As of last week, the partial government shutdown is officially the longest shutdown on record. While we believe the US will avoid a recession in 2019, one of the greatest risks is the economic impact of the shutdown, which grows more damaging the longer it stays in effect.

The government shutdown, now in its fourth week, is negatively impacting the economy in four broad ways:

First, there is the direct hit to GDP from work not being done by federal workers and income not being received. There are roughly 380,000 workers on furlough and a further 420,000 who are working without pay, bringing the total number to 800,000 employees impacted. 380,000 and 800,000 represent 0.28% and 0.53% of total payroll employment respectively. If the shutdown were to continue for the entire first quarter, it would thus directly knock roughly 1.1% annualized from GDP and 2.1% annualized from wage income (assuming the hourly output and wages of the impacted federal are similar to those of the general workforce).
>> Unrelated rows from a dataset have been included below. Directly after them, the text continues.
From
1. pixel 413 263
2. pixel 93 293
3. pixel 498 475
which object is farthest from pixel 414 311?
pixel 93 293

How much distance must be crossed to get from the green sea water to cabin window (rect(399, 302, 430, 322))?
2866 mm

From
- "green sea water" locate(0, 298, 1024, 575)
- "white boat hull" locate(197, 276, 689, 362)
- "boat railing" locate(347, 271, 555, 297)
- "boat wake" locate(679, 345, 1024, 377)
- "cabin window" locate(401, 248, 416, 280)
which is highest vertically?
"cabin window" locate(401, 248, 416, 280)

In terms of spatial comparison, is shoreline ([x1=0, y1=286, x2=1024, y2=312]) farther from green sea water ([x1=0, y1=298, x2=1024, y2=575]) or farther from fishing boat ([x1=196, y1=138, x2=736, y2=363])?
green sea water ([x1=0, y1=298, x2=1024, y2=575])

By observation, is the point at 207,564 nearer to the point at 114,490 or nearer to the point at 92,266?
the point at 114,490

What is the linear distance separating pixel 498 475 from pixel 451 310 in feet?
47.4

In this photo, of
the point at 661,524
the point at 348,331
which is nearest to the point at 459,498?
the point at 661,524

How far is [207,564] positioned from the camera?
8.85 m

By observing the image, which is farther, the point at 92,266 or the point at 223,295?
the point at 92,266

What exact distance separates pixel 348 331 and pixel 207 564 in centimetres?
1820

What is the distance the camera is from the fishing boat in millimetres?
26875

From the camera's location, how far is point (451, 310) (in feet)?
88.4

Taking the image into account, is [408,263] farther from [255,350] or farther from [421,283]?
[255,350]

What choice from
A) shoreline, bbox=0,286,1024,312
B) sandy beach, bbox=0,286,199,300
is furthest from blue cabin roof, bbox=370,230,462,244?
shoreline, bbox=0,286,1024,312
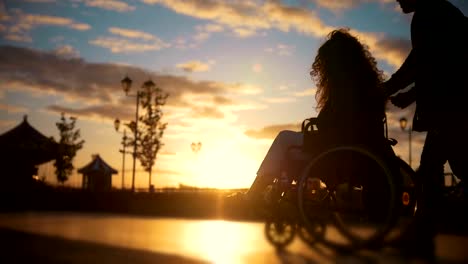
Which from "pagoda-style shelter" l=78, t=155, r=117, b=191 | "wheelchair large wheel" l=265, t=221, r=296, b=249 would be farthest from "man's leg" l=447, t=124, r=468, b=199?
"pagoda-style shelter" l=78, t=155, r=117, b=191

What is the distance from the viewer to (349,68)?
4.75 metres

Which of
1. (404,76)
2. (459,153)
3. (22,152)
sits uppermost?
(22,152)

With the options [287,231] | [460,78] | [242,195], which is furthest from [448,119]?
[287,231]

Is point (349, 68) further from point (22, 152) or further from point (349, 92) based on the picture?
point (22, 152)

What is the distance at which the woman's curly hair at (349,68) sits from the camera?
4.72 meters

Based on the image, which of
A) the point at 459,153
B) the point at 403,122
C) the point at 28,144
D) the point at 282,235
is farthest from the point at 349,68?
the point at 28,144

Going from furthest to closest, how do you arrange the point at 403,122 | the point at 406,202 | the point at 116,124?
the point at 116,124
the point at 403,122
the point at 406,202

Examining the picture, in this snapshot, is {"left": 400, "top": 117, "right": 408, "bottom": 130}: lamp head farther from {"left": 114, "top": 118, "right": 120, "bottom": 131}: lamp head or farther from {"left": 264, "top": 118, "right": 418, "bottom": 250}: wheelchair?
{"left": 264, "top": 118, "right": 418, "bottom": 250}: wheelchair

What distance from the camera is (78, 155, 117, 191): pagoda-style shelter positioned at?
190ft

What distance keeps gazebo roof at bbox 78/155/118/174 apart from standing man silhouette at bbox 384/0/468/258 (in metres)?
55.3

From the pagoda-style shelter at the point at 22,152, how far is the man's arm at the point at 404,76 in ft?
116

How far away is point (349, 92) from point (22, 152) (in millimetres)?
35941

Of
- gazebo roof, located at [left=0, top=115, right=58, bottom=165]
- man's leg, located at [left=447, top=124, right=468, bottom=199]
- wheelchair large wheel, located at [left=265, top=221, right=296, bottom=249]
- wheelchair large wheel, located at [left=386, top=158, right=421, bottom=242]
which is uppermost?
gazebo roof, located at [left=0, top=115, right=58, bottom=165]

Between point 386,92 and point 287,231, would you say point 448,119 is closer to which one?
point 386,92
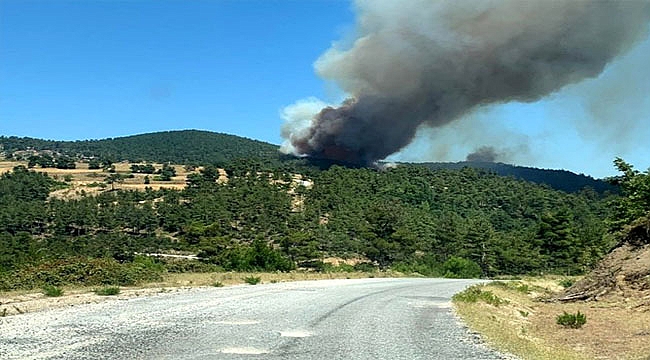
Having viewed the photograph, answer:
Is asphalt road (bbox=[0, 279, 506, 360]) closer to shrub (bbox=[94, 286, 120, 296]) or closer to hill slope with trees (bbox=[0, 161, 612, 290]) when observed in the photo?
shrub (bbox=[94, 286, 120, 296])

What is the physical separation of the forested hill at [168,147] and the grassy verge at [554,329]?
14266cm

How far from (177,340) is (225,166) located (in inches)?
4369

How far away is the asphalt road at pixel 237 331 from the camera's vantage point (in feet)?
28.0

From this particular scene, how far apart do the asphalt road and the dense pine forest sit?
19145 mm

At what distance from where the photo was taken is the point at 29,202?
298 ft

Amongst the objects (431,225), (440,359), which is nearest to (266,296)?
(440,359)

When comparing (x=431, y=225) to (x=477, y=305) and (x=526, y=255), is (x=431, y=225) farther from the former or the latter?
(x=477, y=305)

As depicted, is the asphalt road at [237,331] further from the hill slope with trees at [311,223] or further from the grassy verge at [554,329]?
the hill slope with trees at [311,223]

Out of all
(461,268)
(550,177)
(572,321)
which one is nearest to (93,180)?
(461,268)

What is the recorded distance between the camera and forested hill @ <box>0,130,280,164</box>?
16925cm

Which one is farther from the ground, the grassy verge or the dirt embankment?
→ the dirt embankment

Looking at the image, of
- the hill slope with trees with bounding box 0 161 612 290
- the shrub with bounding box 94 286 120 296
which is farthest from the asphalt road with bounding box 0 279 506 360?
the hill slope with trees with bounding box 0 161 612 290

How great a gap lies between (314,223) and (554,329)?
67982 millimetres

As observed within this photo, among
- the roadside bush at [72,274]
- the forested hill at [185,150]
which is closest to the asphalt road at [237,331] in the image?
the roadside bush at [72,274]
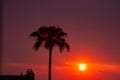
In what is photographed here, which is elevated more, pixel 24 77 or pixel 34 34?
pixel 34 34

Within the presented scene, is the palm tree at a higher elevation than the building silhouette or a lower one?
higher

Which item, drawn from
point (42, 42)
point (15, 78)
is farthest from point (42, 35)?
point (15, 78)

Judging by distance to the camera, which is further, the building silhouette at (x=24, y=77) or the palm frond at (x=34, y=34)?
the palm frond at (x=34, y=34)

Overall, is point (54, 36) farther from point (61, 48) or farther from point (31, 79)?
point (31, 79)

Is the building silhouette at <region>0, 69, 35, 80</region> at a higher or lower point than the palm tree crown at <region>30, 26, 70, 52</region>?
Answer: lower

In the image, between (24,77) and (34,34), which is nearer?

These effects would be amplified by the multiplier effects of spending not done by these workers due to a lack of ready income and by all the federal contractors who are also not being paid.

Second, there is the growing indirect impact of the shutdown. If income tax refunds were to be delayed, even though the Treasury Department currently believes they will be paid on time, the impact on consumer spending would be huge. In addition, if TSA workers or air traffic controllers stopped showing up on mass, the impact on the air traffic system and the U.S. economy could be even worse.
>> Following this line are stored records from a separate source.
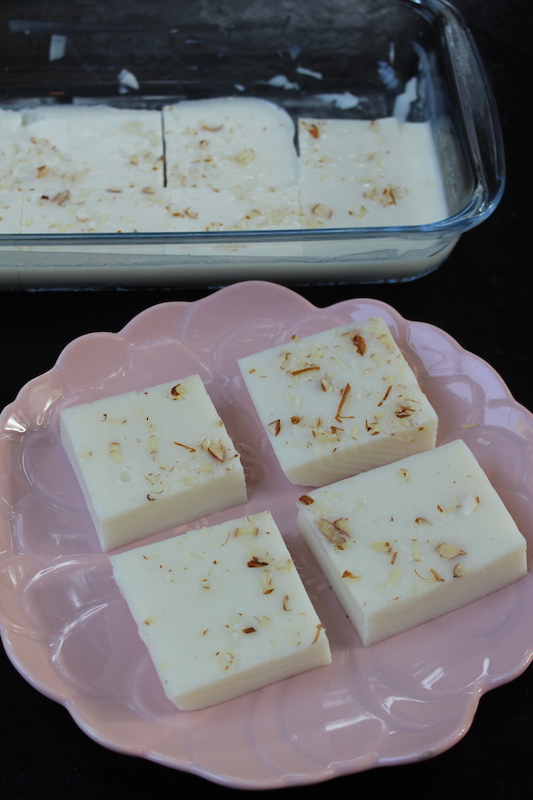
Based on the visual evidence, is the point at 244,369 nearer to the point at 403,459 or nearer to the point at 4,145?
the point at 403,459

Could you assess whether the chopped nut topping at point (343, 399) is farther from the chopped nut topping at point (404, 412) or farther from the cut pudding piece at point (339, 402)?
the chopped nut topping at point (404, 412)

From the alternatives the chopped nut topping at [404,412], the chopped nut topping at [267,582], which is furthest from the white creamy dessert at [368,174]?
the chopped nut topping at [267,582]

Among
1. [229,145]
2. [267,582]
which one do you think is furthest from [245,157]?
[267,582]

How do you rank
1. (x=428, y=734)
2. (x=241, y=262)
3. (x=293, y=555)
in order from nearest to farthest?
1. (x=428, y=734)
2. (x=293, y=555)
3. (x=241, y=262)

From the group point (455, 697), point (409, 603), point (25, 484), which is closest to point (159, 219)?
point (25, 484)

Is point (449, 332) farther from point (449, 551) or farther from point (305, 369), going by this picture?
point (449, 551)

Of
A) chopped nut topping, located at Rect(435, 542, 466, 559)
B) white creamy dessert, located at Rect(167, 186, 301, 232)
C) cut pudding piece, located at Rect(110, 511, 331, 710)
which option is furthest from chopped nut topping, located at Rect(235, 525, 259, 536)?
white creamy dessert, located at Rect(167, 186, 301, 232)
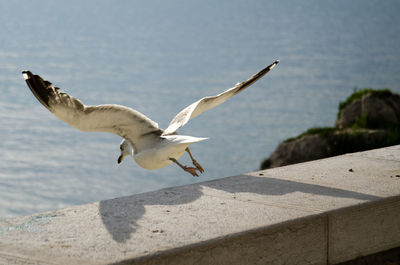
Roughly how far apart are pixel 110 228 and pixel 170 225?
0.80ft

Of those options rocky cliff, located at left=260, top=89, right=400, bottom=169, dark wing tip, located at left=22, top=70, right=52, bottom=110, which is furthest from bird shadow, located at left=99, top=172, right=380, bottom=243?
rocky cliff, located at left=260, top=89, right=400, bottom=169

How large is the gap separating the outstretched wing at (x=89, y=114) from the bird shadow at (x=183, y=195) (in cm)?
50

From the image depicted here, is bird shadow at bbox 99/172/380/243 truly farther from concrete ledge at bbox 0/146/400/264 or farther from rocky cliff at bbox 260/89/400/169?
rocky cliff at bbox 260/89/400/169

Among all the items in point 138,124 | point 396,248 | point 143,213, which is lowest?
point 396,248

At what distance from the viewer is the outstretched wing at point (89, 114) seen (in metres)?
3.15

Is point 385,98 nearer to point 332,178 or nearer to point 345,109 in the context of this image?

Third, there is a negative impact on consumer and business confidence. Falling consumer confidence has wide-ranging impacts which can result in softening loan demand, further slowing in housing activity and, of course, a hit to consumption. Weakening business confidence may cause businesses to postpone hiring and investment decisions, broadly threatening economic growth.
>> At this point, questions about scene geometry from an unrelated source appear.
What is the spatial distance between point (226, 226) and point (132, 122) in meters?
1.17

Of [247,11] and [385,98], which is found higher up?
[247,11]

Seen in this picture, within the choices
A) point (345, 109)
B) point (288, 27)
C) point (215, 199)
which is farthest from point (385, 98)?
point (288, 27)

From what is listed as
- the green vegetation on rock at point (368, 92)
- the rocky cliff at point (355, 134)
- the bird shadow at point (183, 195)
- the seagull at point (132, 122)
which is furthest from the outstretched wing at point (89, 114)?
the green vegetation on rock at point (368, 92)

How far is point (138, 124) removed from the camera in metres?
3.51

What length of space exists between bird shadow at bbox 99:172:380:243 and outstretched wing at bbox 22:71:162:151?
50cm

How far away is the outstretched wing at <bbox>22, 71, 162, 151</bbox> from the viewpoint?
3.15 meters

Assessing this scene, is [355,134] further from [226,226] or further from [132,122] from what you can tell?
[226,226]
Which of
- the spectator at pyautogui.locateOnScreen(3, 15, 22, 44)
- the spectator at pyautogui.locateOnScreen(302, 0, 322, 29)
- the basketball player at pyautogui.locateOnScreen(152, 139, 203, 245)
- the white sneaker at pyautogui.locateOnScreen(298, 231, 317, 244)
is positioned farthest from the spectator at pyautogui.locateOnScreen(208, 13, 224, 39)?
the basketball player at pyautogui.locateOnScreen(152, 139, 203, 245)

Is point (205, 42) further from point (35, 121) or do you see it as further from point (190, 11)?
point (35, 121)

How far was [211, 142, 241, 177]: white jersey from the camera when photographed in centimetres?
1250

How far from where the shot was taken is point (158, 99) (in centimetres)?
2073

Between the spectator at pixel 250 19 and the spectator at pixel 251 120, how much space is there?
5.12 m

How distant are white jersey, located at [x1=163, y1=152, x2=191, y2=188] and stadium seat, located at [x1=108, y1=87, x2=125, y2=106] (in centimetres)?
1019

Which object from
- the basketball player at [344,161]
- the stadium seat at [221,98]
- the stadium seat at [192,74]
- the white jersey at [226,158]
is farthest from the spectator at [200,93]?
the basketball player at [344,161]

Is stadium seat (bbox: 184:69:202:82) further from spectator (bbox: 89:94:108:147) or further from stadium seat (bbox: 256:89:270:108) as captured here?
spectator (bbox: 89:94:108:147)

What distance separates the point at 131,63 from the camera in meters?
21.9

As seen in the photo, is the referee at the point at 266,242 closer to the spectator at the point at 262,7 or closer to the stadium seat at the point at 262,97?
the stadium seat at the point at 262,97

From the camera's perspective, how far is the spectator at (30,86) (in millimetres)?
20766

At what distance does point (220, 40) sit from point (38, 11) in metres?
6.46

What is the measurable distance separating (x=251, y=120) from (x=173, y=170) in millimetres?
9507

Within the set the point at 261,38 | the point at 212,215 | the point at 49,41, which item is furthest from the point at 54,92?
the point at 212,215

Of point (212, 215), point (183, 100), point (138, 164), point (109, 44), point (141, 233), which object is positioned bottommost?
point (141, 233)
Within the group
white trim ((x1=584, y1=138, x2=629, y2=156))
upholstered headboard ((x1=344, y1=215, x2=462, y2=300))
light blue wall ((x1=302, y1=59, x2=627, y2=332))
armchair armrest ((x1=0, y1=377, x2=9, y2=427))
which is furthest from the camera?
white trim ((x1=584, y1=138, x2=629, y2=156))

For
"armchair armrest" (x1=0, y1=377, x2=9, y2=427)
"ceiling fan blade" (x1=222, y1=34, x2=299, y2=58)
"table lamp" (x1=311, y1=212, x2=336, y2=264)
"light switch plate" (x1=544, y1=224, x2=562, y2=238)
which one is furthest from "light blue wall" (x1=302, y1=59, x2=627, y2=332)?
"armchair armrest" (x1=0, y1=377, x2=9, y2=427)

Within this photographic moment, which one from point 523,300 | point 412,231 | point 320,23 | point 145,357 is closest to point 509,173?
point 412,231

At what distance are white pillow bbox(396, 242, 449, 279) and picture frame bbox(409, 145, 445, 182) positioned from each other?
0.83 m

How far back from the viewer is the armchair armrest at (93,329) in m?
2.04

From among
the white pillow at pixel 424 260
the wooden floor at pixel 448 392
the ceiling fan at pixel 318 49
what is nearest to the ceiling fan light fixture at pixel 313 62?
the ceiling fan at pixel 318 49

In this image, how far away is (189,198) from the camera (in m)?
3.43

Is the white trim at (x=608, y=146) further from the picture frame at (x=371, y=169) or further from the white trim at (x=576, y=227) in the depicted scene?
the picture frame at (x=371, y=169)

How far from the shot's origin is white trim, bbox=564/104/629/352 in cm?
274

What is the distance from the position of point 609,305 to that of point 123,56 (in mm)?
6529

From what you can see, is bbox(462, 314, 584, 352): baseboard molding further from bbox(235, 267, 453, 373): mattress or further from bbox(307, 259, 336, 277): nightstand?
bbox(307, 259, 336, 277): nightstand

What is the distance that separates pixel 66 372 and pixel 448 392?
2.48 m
Finally, with the lack of government data releases on the status of the U.S. economy, there is a growing uncertainty on how the economy is performing. In its absence, many consumers, businesses and investors may assume the worst.

While the stalemate in Washington shows little sign of resolution, there is increasing pressure on both sides to come to a compromise, as a shutdown does not bode well for either party’s base. Moreover, every day the government remains closed, the impacts increase in their significance. Given this, we expect the White House and Congress to come to an agreement in the days ahead to reopen the government, removing a cloud of uncertainty and providing some relief to markets.